Hacker News new | ask | show | jobs
by lmm 4603 days ago
It's a big, ambitious update. The biggest difference is forcing users to distinguish between strings and byte sequences; essentially programs now have to be encoding-aware (at least if they use any of the standard library functions). Which is a Good Thing, but can require a ton of work for existing codebases.
2 comments

It's not that ambitious- none of the changes are particularly compelling, none of them scream "update now".

It does, on the other hand, break backwards compatibility. Which is why hardly anyone updated.

Maybe not in the world of ASCII, but the new Unicode system scream seems pretty loud to me.

When I decided to use pelican for a non-English blog, I thought it would be piece of cake; just changing the theme and plugging a calendar converter and I would be done with it. In reality, I had to fork pelican and the calendar library (which was not well-maintained) and bang my head to the wall for three days to make them work together, all because of the whole string/unicode seperation and the fact that things work automagically as long as you're just using ASCII.

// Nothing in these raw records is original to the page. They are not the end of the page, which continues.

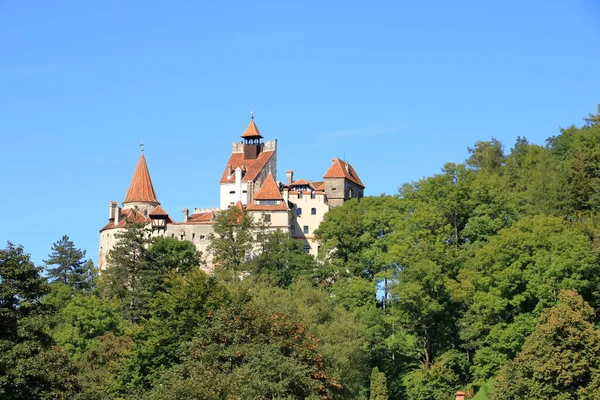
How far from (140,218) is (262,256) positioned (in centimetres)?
2156

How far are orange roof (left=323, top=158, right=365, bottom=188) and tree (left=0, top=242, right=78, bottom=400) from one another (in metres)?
58.7

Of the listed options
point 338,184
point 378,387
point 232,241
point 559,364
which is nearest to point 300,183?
point 338,184

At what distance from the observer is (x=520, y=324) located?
64.1m

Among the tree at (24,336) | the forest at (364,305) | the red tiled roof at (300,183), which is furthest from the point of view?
the red tiled roof at (300,183)

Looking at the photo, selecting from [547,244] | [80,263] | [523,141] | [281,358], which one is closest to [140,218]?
[80,263]

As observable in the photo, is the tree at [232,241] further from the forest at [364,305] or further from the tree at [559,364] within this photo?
the tree at [559,364]

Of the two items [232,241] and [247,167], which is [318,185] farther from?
[232,241]

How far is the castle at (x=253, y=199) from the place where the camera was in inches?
3967

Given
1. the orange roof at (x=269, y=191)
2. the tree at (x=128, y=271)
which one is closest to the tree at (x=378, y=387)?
the tree at (x=128, y=271)

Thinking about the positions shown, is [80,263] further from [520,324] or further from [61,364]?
[61,364]

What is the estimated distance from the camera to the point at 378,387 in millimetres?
68625

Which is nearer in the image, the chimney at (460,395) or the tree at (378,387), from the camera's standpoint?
the chimney at (460,395)

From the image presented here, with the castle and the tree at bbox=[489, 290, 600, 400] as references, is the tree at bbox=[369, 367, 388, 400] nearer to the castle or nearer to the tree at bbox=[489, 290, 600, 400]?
the tree at bbox=[489, 290, 600, 400]

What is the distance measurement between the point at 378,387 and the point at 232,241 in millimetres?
24493
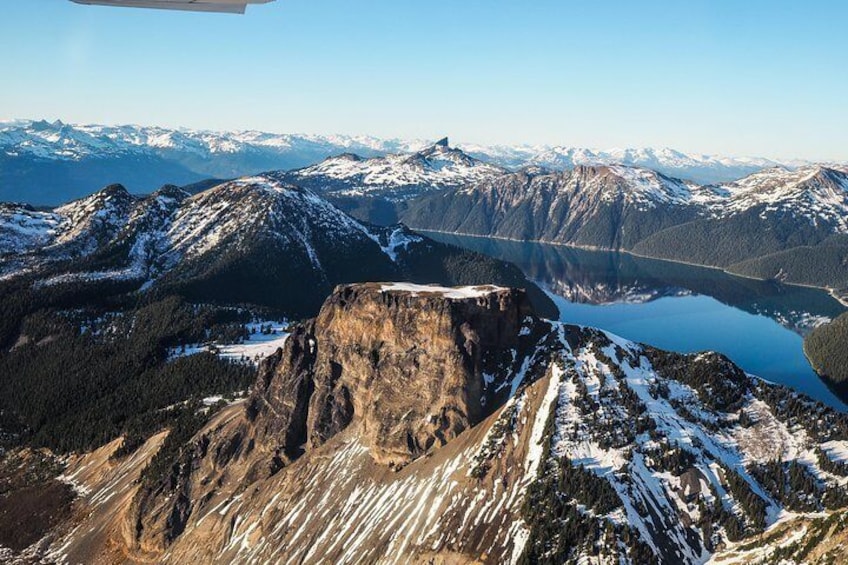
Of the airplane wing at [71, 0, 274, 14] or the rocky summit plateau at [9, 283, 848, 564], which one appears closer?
the airplane wing at [71, 0, 274, 14]

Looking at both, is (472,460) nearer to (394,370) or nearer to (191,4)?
(394,370)

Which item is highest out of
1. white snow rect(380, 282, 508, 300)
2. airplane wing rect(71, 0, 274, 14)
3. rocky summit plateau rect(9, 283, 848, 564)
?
airplane wing rect(71, 0, 274, 14)

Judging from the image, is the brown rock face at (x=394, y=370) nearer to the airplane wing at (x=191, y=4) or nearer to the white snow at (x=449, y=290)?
the white snow at (x=449, y=290)

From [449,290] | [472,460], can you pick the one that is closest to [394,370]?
[449,290]

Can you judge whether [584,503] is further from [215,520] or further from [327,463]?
[215,520]

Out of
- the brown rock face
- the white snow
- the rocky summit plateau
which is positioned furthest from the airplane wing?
the white snow

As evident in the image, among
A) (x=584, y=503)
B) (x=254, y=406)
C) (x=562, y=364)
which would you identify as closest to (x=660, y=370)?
(x=562, y=364)

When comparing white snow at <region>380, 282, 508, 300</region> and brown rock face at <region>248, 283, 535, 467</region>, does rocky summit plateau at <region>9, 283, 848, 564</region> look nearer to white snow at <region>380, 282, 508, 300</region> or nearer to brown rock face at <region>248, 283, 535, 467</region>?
brown rock face at <region>248, 283, 535, 467</region>
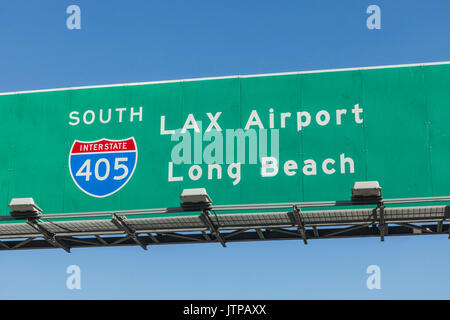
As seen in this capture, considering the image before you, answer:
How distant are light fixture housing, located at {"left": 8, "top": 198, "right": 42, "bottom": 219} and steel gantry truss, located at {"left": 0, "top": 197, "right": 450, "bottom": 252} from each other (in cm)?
25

Does this get easier or harder in python 3?

I like the explicit separation that Racket has between "here is a buffer of binary data" and "here is a sequence of Unicode characters," and (looking on the outside without working with it), I'm glad that Python 3 began to adopt some of that.

smnrchrds's case of fixing someone else's ASCII assumption gets easier, because the code probably would not have been written that way.

In Python 2, it's really easy to write code that confuses bytes and characters, which introduces bugs and crashes when non-ASCII characters show up.

In Python 3, they made it easier to work with Unicode, because it's the default for everything, and much harder to confuse bytes and characters, because of that separation between the data types.

ding ding ding!! It was not ambitious enough for breaking backward compatibility.
I've seen many programmers having trouble with this. But it's essential when using UTF-8, because sgtring presentations length might be is different from byte length. So byte != char != int (0-255). It's hard to get for some coders who are used that all of those datatyps are the same.